*Request:*
Rewrite everything in the missile launch assembly claims from "2. An assembly as claimed in claim 1, wherein" down to "adjacent housing-transportation-launch assembly.", changing "jet deflector" to "blast deflector".

*Excerpt provided:*
________________________

2. An assembly as claimed in claim 1, wherein said jet deflector
comprises a deflecting surface for guiding an exhaust jet in an
exhaust direction crosswise to a longitudinal axis of said casing,
and directing the jet far away from said casing.
3. An assembly as claimed in claim 1, wherein said jet deflector
conducts said exhaust jet along a curved exhaust path.
4. An assembly as claimed in claim 1, wherein said assembly is
modular to fit positively and interchangeably to an identical
modular missile housing-transportation-launch assembly.
5. An assembly as claimed in claim 1, further comprising releasable
connecting means for connecting said casing to a casing of an
adjacent housing-transportation-launch assembly.
6. An assembly as claimed in claim 5, wherein said assembly is
directly connectable with one or two identical assemblies, placed
on top or underneath, by said connecting means, which comprise
locating means for positioning said assemblies in a fixed, one-only
position; and releasable locking means for locking said casings one
against another.
7. An assembly as claimed in claim 6, wherein said locating means
comprise at least one pair of pins projecting from said casing; and
at least one pair of seats, each engaged by a relative said
pin.
8. An assembly as claimed in claim 7, wherein said pins each
comprise a tapered end portion.
9. A housing-transportation-launch assembly for a missile, the
assembly comprising an outer casing (K) housing said missile, the
casing (K) being made of metal and comprising a lateral wall, a
front breakthrough wall, a jet deflector connected integrally to a
rear portion of said lateral wall, and a rear breakthrough wall
closing an outlet of said jet deflector and which is broken by the
exhaust gases of said missile, and further comprising releasable
connecting means for connecting said casing to a casing of an
adjacent housing-transportation-launch assembly, wherein said
assembly is directly connectable with one or two identical
assemblies, placed on top or underneath, by said connecting means,
which comprise locating means for positioning said assemblies in a
fixed, one-only position; and releasable locking means for locking
said casings one against another, and wherein said releasable
locking means comprise means for blocking pins projecting from said
casing; and inclined-surface retaining means cooperating with tie
means for tightening or forcing the two casings against each
other.
10. An assembly as claimed in claim 9, wherein said tie means
comprise at least one pair of further pins; and said
inclined-surface retaining means comprise, for each said further
pin, a wedge-shaped body which cooperates with and rests against a
portion of said further pin, and actuating means for moving said
wedge-shaped bodies in a direction crosswise to said further
pins.
11. An assembly as claimed in claim 10, wherein said actuating
means comprise a cam device operated from outside the casing.
12. An assembly as claimed in claim 11, wherein said cam device
comprises at least one movable cam; and, for each said wedge-shaped
body, a sliding rod, which translates in a direction crosswise to
the travel direction of said cam. and is connected to the relative
said wedge-shaped body at one end, and to said cam at the other
end.
13. An assembly as claimed in claim 12, wherein said cam is movable
both ways in a longitudinal direction parallel to an axis of said
casing.

________________________

[Stored records]
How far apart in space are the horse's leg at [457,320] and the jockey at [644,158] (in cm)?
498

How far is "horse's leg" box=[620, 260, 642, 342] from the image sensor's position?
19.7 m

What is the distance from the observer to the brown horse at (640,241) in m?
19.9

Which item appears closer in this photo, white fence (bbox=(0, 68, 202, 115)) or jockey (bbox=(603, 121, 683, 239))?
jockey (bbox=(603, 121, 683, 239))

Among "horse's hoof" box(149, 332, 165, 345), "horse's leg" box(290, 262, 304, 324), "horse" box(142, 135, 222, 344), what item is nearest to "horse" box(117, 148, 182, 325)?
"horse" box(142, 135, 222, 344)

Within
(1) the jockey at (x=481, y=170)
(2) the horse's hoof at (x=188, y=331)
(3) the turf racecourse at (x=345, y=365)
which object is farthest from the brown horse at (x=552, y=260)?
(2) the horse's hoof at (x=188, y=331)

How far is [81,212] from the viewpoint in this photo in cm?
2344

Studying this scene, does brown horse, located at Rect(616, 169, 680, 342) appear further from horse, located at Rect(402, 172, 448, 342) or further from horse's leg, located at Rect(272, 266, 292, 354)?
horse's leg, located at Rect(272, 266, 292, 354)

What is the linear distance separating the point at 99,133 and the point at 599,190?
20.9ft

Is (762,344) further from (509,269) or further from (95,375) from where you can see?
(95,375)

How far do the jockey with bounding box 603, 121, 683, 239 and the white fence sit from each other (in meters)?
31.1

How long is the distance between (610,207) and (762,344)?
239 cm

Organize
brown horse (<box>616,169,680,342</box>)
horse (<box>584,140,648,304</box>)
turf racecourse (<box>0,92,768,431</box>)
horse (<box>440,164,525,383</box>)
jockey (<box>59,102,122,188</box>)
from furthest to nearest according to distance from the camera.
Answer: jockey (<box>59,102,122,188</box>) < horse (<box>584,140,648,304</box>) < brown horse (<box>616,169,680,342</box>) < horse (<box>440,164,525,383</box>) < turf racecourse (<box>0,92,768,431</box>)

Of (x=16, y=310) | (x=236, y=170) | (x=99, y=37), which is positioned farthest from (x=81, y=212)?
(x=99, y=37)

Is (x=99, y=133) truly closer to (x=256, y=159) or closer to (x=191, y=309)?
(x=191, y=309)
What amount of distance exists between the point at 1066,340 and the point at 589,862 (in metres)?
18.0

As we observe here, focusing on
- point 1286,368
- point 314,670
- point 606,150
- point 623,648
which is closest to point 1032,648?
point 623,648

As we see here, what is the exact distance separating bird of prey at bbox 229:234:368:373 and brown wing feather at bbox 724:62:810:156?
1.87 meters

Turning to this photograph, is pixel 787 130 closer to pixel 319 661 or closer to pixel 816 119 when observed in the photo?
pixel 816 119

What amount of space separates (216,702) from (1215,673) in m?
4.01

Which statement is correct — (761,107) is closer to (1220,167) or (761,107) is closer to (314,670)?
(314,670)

________________________

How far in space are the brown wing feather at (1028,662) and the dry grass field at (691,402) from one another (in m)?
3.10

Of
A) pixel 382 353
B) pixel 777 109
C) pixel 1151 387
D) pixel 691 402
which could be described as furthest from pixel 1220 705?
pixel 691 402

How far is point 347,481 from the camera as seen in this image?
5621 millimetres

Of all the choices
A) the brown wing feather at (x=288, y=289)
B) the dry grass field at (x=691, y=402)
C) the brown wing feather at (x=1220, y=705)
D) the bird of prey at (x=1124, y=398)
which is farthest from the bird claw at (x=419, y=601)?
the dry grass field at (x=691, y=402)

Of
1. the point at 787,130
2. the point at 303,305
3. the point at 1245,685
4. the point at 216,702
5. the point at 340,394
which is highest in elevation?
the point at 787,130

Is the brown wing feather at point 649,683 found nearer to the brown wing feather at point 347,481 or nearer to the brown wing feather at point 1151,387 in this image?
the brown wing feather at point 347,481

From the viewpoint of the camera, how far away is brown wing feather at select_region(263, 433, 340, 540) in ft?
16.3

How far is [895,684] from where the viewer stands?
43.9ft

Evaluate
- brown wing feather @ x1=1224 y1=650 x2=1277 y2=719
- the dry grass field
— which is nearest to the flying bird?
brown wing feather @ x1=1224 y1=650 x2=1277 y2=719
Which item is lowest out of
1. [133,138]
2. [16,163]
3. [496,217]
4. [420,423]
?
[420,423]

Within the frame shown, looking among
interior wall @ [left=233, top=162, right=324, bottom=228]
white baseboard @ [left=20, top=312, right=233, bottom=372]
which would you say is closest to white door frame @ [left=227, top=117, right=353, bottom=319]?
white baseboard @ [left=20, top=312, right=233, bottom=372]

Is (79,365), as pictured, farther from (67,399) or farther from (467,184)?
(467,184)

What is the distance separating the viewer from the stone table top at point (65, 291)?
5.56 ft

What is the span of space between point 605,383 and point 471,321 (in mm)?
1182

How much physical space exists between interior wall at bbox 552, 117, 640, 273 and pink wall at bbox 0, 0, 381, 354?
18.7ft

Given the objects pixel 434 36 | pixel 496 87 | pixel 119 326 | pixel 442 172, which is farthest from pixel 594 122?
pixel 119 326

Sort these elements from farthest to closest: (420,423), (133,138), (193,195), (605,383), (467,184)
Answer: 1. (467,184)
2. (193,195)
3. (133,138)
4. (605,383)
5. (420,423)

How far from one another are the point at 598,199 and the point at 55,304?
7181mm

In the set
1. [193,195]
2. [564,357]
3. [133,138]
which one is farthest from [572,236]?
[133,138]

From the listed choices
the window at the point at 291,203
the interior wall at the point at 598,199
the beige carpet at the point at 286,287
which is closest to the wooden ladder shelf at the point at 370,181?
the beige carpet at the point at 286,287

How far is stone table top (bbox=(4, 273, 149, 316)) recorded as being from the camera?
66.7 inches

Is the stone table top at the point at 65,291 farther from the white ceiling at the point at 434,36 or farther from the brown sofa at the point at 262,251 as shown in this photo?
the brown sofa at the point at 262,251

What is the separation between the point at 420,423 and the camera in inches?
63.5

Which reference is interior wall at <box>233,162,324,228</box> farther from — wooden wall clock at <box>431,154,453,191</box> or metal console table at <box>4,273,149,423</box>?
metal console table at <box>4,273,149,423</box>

________________________

*The answer:*
2. An assembly as claimed in claim 1, wherein said blast deflector
comprises a deflecting surface for guiding an exhaust jet in an
exhaust direction crosswise to a longitudinal axis of said casing,
and directing the jet far away from said casing.
3. An assembly as claimed in claim 1, wherein said blast deflector
conducts said exhaust jet along a curved exhaust path.
4. An assembly as claimed in claim 1, wherein said assembly is
modular to fit positively and interchangeably to an identical
modular missile housing-transportation-launch assembly.
5. An assembly as claimed in claim 1, further comprising releasable
connecting means for connecting said casing to a casing of an
adjacent housing-transportation-launch assembly.